# 1. Import text data

This notebook will introduce you to the basics of importing texts. 
You'll learn about different data structures (corpus and datasets).







Legend of symbols:

- 🤓: Tips

- 🤖📝: Your turn

- ❓: Question

- 💫: Extra exercise 

## 1.1. Very Basic Tutorial for Jupyter Notebook

Let's begin this tutorial by printing the "Hello World!" example. To do so, we will use **<tt> print <tt>** function:

In [None]:
print("Hello World!")

Let's try writing **<tt> Hello World! <tt>** several times:

In [None]:
print("Hello World!")
print()
print("Hello World!")

Now, let's print a list of numbers:

In [None]:
int_list = [1,2,3,4,5,6]
print(int_list)

In Python, we have different variables:

In [None]:
sent= "Hello World!" # This is a string
int_list = [1,2,3,4,5,6] # This is a list of integers

Use the function **<tt> type <tt>** to get the variable's type.

In [None]:
type(sent)

In [None]:
type(int_list)

And finally, we can also have a list of strings:

In [None]:
city_list = ["London", "Granada", "Bagdad", "Lang Tang", "Lucca", "Budapest"] # This is a list of integers

In [None]:
type(city_list)

🤓 We use **<tt> list[x] <tt>** to get the element **<tt> x <tt>** on a list:

In [None]:
city_list[0]

In [None]:
type(city_list[0])

## 1.2. Importing unstructured data (Corpus)

Because text analysis techniques are primarily applied machine learning, a language that has rich scientific and numeric computing libraries is necessary. When it comes to tools for performing machine learning on text, Python has a powerhouse suite that includes NLTK, Gensim, and spaCy:
    
- **NLTK**, the Natural Language Tool-Kit, is a “batteries included” resource for NLP written in Python by experts in academia.
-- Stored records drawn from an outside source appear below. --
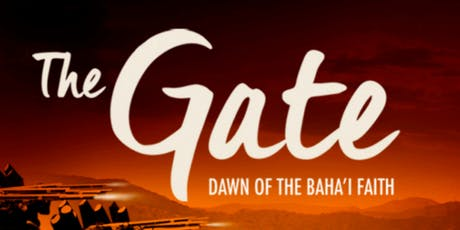 The Gate: Dawn of the Bahá'í Faith tickets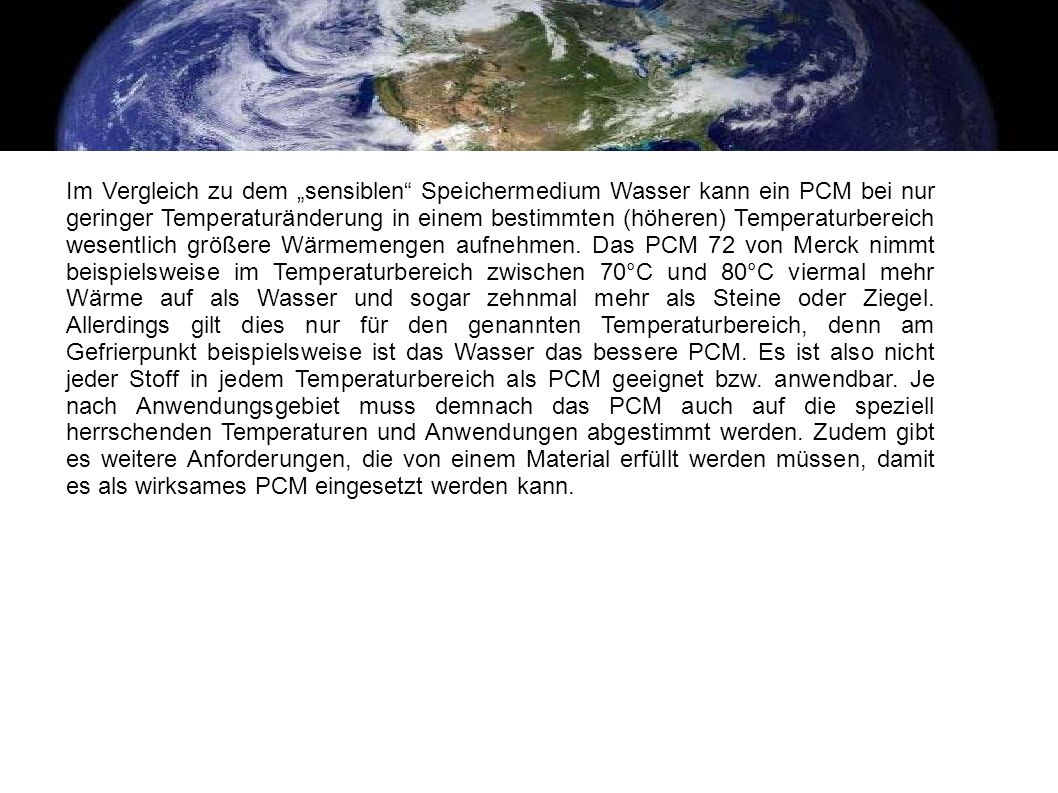 Im Vergleich zu dem sensiblen Speichermedium Wasser kann ein PCM bei nur geringer Temperaturänderung in einem bestimmten (höheren) Temperaturbereich w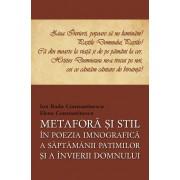 Metafora si stil in poezia imnografica a Saptamanii Patimilor si a Invierii Domnului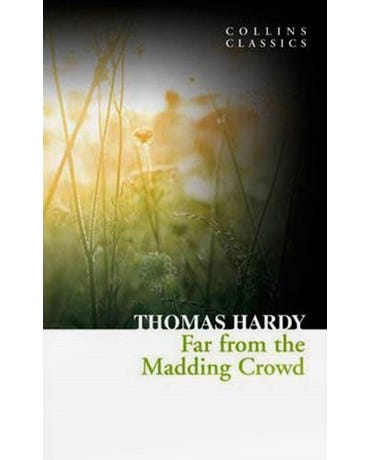 Far From The Madding Crowd - Collins Classics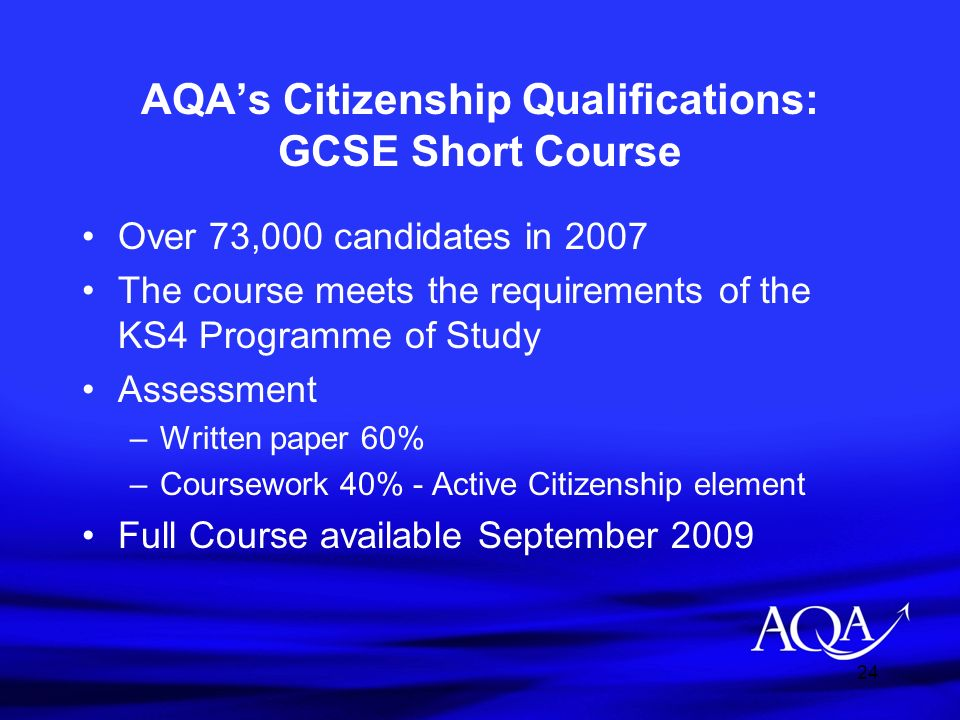 24 AQAs Citizenship Qualifications: GCSE Short Course Over 73,000 candidates in 2007 The course meets the requirements of the KS4 Programme of Study A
Originally a pedagogical tool for teach‐
ing NLP, it contains corpora, lexical resources, grammars, language processing algorithms, and pretrained models that allow Python programmers to quickly get started processing text data in a variety of languages. 👉 https://www.nltk.org/

- **Gensim** is a robust, efficient, and hassle-free library that focuses on unsupervised semantic modeling of text. Originally designed to find similarity between docu‐
ments (generate similarity), it now exposes topic modeling methods for latent semantic techniques, and includes other unsupervised libraries such as word2vec. 👉 https://radimrehurek.com/gensim/

- **spaCy** provides production-grade language processing by implementing the academic state-of-the-art into a simple and easy-to-use API. In particular, spaCy focuses on preprocessing text for deep learning or to build information extraction or natural language understanding systems on large volumes of text. 👉 https://spacy.io/


### 1.2.1. Introduction to Spacy

We'll create a variable in English call **<tt> nlp <tt>**.

In [None]:
# Import Spacy 
import spacy
from spacy.lang.en import English

# Create the nlp object
nlp = English()


When you process a text with the nlp object, spaCy creates a Doc object – short for "document". The Doc lets you access information about the text in a structured way, and no information is lost.

In [None]:
# Created by processing a string of text with the nlp object
doc = nlp("Hello world!")

# Iterate over tokens in a Doc
for token in doc:
    print(token.text)

### 🤖📝 **Your turn**



Try ot some of the 55+ available languages: https://spacy.io/usage/models#languages.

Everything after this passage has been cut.